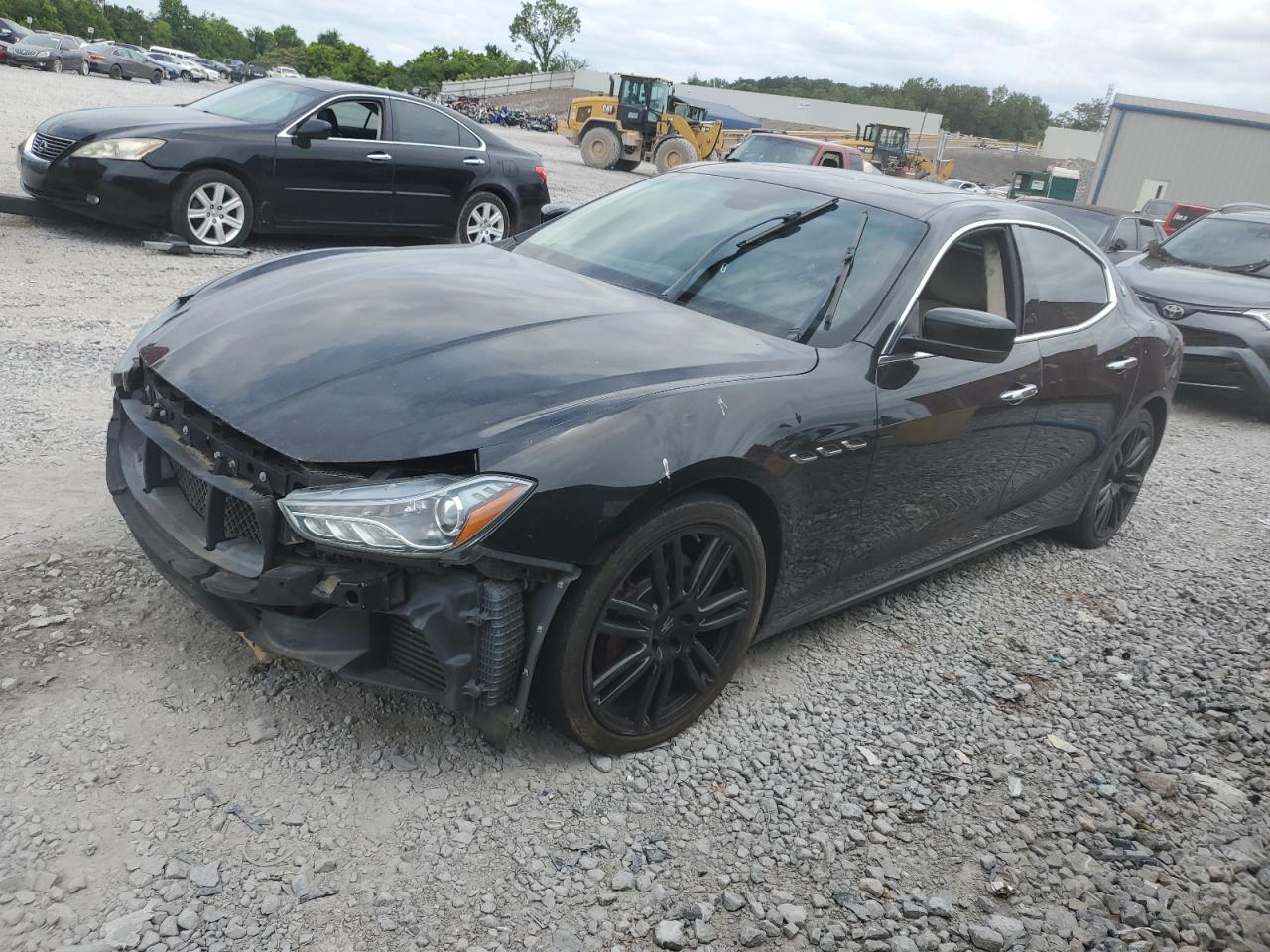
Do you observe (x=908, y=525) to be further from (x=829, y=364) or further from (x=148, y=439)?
(x=148, y=439)

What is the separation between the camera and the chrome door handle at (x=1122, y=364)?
451 centimetres

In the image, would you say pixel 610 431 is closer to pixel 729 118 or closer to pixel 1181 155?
pixel 729 118

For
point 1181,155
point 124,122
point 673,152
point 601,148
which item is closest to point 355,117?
point 124,122

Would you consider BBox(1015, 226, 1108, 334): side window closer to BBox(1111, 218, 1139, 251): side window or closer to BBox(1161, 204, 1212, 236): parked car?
BBox(1111, 218, 1139, 251): side window

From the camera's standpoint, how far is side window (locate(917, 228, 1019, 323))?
358 cm

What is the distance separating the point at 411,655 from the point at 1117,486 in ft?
12.9

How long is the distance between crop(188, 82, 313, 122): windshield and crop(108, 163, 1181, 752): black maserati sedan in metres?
5.80

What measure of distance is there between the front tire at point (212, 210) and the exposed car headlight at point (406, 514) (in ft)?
23.7

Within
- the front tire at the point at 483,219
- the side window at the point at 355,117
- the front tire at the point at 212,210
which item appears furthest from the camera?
the front tire at the point at 483,219

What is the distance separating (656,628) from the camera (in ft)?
9.31

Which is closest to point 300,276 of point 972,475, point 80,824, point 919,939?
point 80,824

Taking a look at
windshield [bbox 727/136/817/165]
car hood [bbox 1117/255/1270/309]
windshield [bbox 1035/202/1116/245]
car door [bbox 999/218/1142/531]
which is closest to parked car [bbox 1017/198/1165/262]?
windshield [bbox 1035/202/1116/245]

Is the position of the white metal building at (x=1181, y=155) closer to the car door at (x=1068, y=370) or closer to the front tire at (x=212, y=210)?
the front tire at (x=212, y=210)

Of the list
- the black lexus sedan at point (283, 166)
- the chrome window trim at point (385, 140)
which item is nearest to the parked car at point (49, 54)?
the black lexus sedan at point (283, 166)
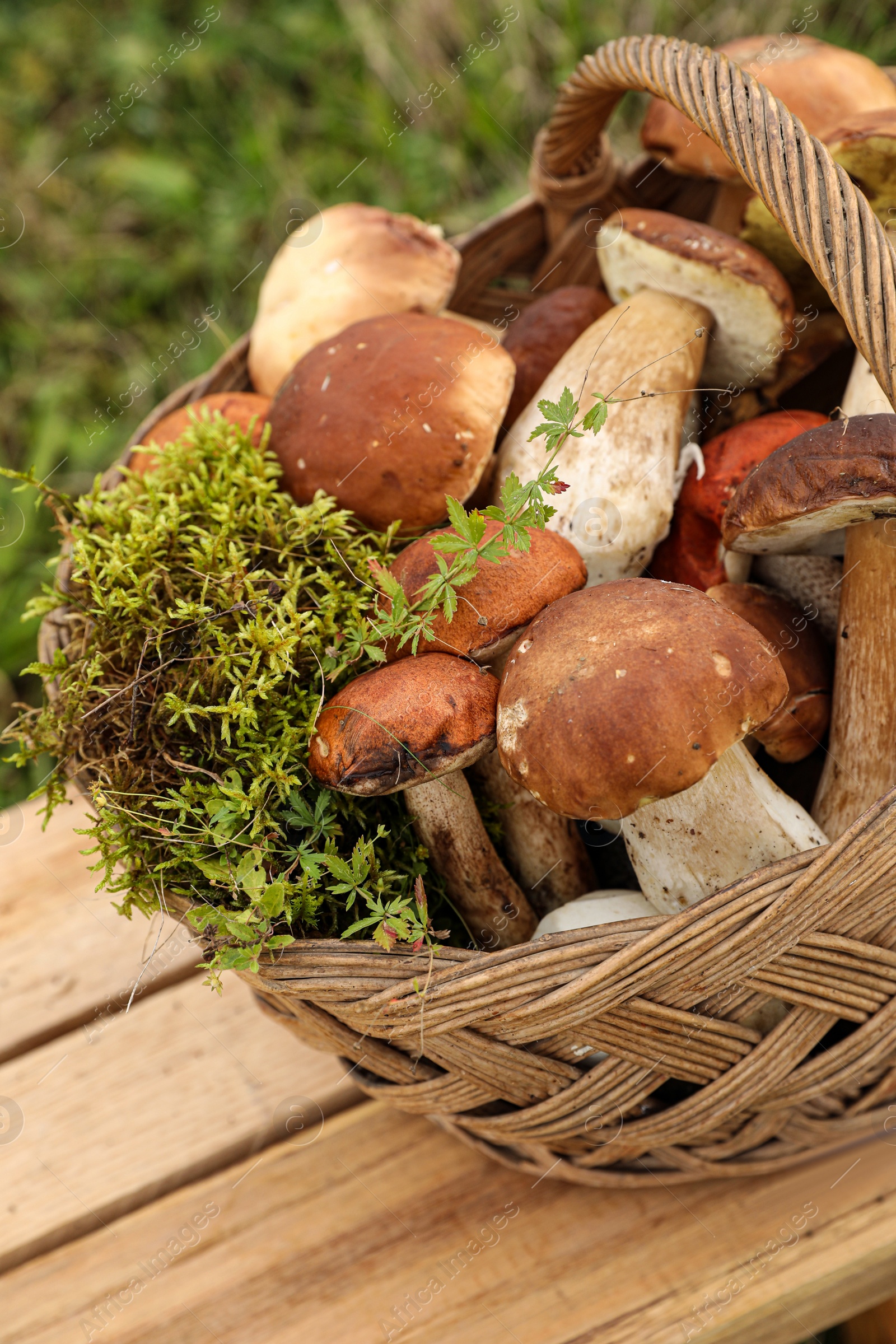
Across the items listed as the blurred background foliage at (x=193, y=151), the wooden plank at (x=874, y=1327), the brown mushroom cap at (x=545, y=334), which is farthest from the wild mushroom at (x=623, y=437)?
the blurred background foliage at (x=193, y=151)

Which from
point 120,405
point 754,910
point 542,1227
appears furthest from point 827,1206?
point 120,405

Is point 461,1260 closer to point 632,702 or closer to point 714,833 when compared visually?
point 714,833

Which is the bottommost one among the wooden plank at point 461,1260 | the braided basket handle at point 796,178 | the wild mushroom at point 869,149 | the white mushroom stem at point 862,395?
the wooden plank at point 461,1260

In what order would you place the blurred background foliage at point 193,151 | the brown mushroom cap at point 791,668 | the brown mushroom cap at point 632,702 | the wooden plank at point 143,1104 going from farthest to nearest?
the blurred background foliage at point 193,151
the wooden plank at point 143,1104
the brown mushroom cap at point 791,668
the brown mushroom cap at point 632,702

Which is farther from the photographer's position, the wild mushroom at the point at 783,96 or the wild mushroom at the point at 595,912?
the wild mushroom at the point at 783,96

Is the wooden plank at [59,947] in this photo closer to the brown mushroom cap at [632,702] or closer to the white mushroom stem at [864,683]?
the brown mushroom cap at [632,702]

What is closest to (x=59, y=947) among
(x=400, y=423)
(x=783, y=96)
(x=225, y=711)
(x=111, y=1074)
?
(x=111, y=1074)

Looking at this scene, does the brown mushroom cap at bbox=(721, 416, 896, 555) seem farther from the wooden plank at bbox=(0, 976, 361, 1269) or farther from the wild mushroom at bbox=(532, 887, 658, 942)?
the wooden plank at bbox=(0, 976, 361, 1269)

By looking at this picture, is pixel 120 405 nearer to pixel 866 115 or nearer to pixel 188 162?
pixel 188 162
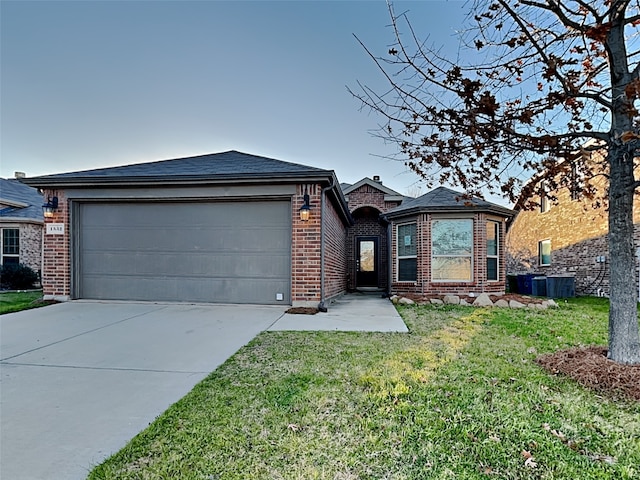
---------------
Set out every line of the entries above as a numbered list, omitting blank lines and leaving out the pictures.

1. Do you observe (x=908, y=525) to be further from (x=829, y=364) or further from (x=148, y=439)?
2. (x=148, y=439)
3. What is the separation between the camera and the chrome door handle at (x=1122, y=364)?
4. 451 centimetres
5. In the image, would you say pixel 610 431 is closer to pixel 729 118 or closer to pixel 1181 155?
6. pixel 729 118
7. For
8. point 1181,155
9. point 124,122
10. point 673,152
11. point 601,148
12. which item is closest to point 355,117?
13. point 124,122
14. Would you consider BBox(1015, 226, 1108, 334): side window closer to BBox(1111, 218, 1139, 251): side window or closer to BBox(1161, 204, 1212, 236): parked car?
15. BBox(1111, 218, 1139, 251): side window
16. From the camera's standpoint, how far is side window (locate(917, 228, 1019, 323))?
17. 358 cm
18. What is the distance separating the point at 411,655 from the point at 1117,486 in ft?
19. 12.9
20. How long is the distance between crop(188, 82, 313, 122): windshield and crop(108, 163, 1181, 752): black maserati sedan in metres?
21. 5.80
22. What measure of distance is there between the front tire at point (212, 210) and the exposed car headlight at point (406, 514) (in ft)?
23. 23.7
24. Within
25. - the front tire at the point at 483,219
26. - the side window at the point at 355,117
27. - the front tire at the point at 212,210
28. which item appears furthest from the camera?
29. the front tire at the point at 483,219
30. What is the distance separating (656,628) from the camera (in ft)?
31. 9.31
32. Which is closest to point 300,276 of point 972,475, point 80,824, point 919,939?
33. point 80,824
34. Taking a look at
35. windshield [bbox 727/136/817/165]
36. car hood [bbox 1117/255/1270/309]
37. windshield [bbox 1035/202/1116/245]
38. car door [bbox 999/218/1142/531]
39. which is closest to parked car [bbox 1017/198/1165/262]?
40. windshield [bbox 1035/202/1116/245]
41. Is the position of the white metal building at (x=1181, y=155) closer to the car door at (x=1068, y=370) or closer to the front tire at (x=212, y=210)?
42. the front tire at (x=212, y=210)
43. Of the list
44. - the black lexus sedan at point (283, 166)
45. - the chrome window trim at point (385, 140)
46. which item is nearest to the parked car at point (49, 54)?
47. the black lexus sedan at point (283, 166)
48. Across the items listed as the blurred background foliage at (x=193, y=151), the wooden plank at (x=874, y=1327), the brown mushroom cap at (x=545, y=334), which is farthest from the wild mushroom at (x=623, y=437)?
49. the blurred background foliage at (x=193, y=151)
50. Which from
51. point 120,405
52. point 754,910
53. point 542,1227
54. appears furthest from point 827,1206?
55. point 120,405
56. Is point 461,1260 closer to point 632,702 or closer to point 714,833 when compared visually?
57. point 714,833
58. Which is the bottommost one among the wooden plank at point 461,1260 | the braided basket handle at point 796,178 | the wild mushroom at point 869,149 | the white mushroom stem at point 862,395?
59. the wooden plank at point 461,1260
60. In what order would you place the blurred background foliage at point 193,151 | the brown mushroom cap at point 791,668 | the brown mushroom cap at point 632,702 | the wooden plank at point 143,1104 going from farthest to nearest?
61. the blurred background foliage at point 193,151
62. the wooden plank at point 143,1104
63. the brown mushroom cap at point 791,668
64. the brown mushroom cap at point 632,702
65. Which is farther from the photographer's position, the wild mushroom at the point at 783,96 or the wild mushroom at the point at 595,912?
66. the wild mushroom at the point at 783,96
67. Is the wooden plank at [59,947] in this photo closer to the brown mushroom cap at [632,702] or closer to the white mushroom stem at [864,683]?
68. the brown mushroom cap at [632,702]
69. What is closest to (x=59, y=947) among
70. (x=400, y=423)
71. (x=783, y=96)
72. (x=225, y=711)
73. (x=111, y=1074)
74. ?
75. (x=111, y=1074)
76. Looking at this scene, does the brown mushroom cap at bbox=(721, 416, 896, 555) seem farther from the wooden plank at bbox=(0, 976, 361, 1269) or farther from the wild mushroom at bbox=(532, 887, 658, 942)?
77. the wooden plank at bbox=(0, 976, 361, 1269)
78. By looking at this picture, is pixel 120 405 nearer to pixel 866 115 or nearer to pixel 188 162?
79. pixel 188 162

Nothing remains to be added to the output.